Green Bay Packers punter JK Scott spent his offseason working toward something that has eluded him in his first two NFL seasons — consistency.

“There’s a couple of things that go into that,” Scott told reporters last week, “and things that I was focusing on this offseason.

“One is just kind of the physical managing my body throughout the season and just kind of the physical fatigue and those types of things. I have a little bit of a different strategy this year with that.

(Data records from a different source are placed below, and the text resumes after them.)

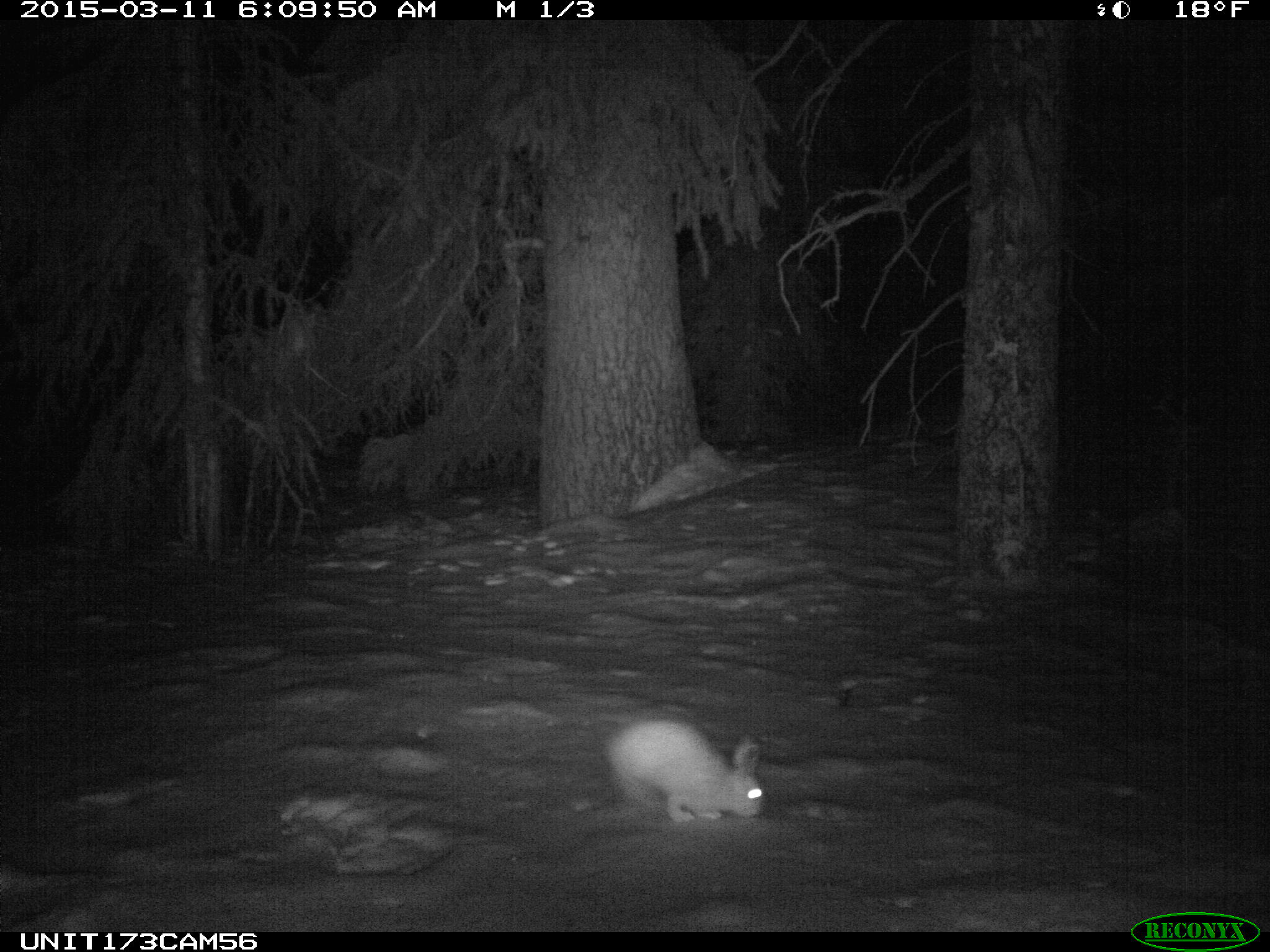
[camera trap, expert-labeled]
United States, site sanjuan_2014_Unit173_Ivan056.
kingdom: Animalia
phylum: Chordata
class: Mammalia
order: Lagomorpha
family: Leporidae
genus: Lepus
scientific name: Lepus americanus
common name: snowshoe hare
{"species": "Lepus americanus (snowshoe hare)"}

“And the other thing is just when you’ve got to get into some different conditions and wind, those type of things, you kind of got to make some adjustments and not just hit away, hit bombs. You’ve kind of got to make some adjustments, and those were also some things I was focusing on this offseason that I plan on doing this year to help with that.”

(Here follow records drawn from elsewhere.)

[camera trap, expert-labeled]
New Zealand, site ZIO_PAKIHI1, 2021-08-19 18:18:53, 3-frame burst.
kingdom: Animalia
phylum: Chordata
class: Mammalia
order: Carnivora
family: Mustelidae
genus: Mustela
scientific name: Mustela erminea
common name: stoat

With more punts than any player in Alabama history, Scott holds the Crimson Tide school records for punting average in a season at 48.0 yards in 2014 and punting average in a career at 45.6.


That turned him into a fifth-round draft choice of the Packers in 2018, and while he’s shown a record-worthy leg at times in the NFL, it just hasn’t been all the time.

Last season, Scott averaged 49.2 yards on his 35 punts through the first seven games. Over the next four games, Scott averaged 36.6 yards on 18 punts.

For the entire 2019 campaign, Scott averaged 44.0 yards on 77 punts, which ranked 28th in the NFL. His net average was 39.9, which ranked 24th in the league.

In last season’s NFC Championship Game, Scott nailed a 62-yard punt. But he also got off a 23-yarder that put San Francisco at the Green Bay 37-yard line and set up a touchdown as the 49ers took a 17-point lead in the second quarter on their way to a 37-20 victory.

Scott was asked if he’d been hit by the flu bug that swept through the Packers the week of the NFC title game.

“I was pretty sick,” Scott said. “I kind of wasn’t keeping anything down. I was like throwing up and that whole thing, so I definitely kind of lacked some strength and was kind of not feeling 100 percent.

“But I’ve actually had games before — not in the NFL, but in college and high school — where I’ve kind of had that, where I’ve been sick and had to go to a game. I feel like it’s more of a mental thing. You’ve got to prepare mentally to kind of stay within yourself and not try to do anything crazy because sometimes when you’re not feeling 100 percent, you try to kick harder, you swing harder, do something to try to make up for it.”

The loss sent Scott into what turned into a unique offseason. Because of the coronavirus pandemic, the NFL mandated that its teams hold online offseason programs. That kept Scott from working on the field with the Green Bay coaches, Packers long snapper Hunter Bradley and kicker Mason Crosby, for whom Scott serves as holder.


To compound matters, Bradley spent Aug. 3 through Aug. 19 out of action on reserve/COVID-19 after training camp started.

“The virtual offseason was interesting,” Scott said. “It was good for me. I was able to just keep my training going, the training I’ve been doing on my own. I was able to do that and continue to kick. I had my dad and some different people helping me with that.

“Really the thing about Hunter and us getting into a rhythm, that’s something that over the last couple of weeks we’ve really been able to do. And that’s something that really doesn’t take a whole lot of time — to get into a rhythm with Hunter. We’ve already had two seasons, so we’ve kind of gotten into a rhythm, so that wasn’t really an issue, in my opinion.”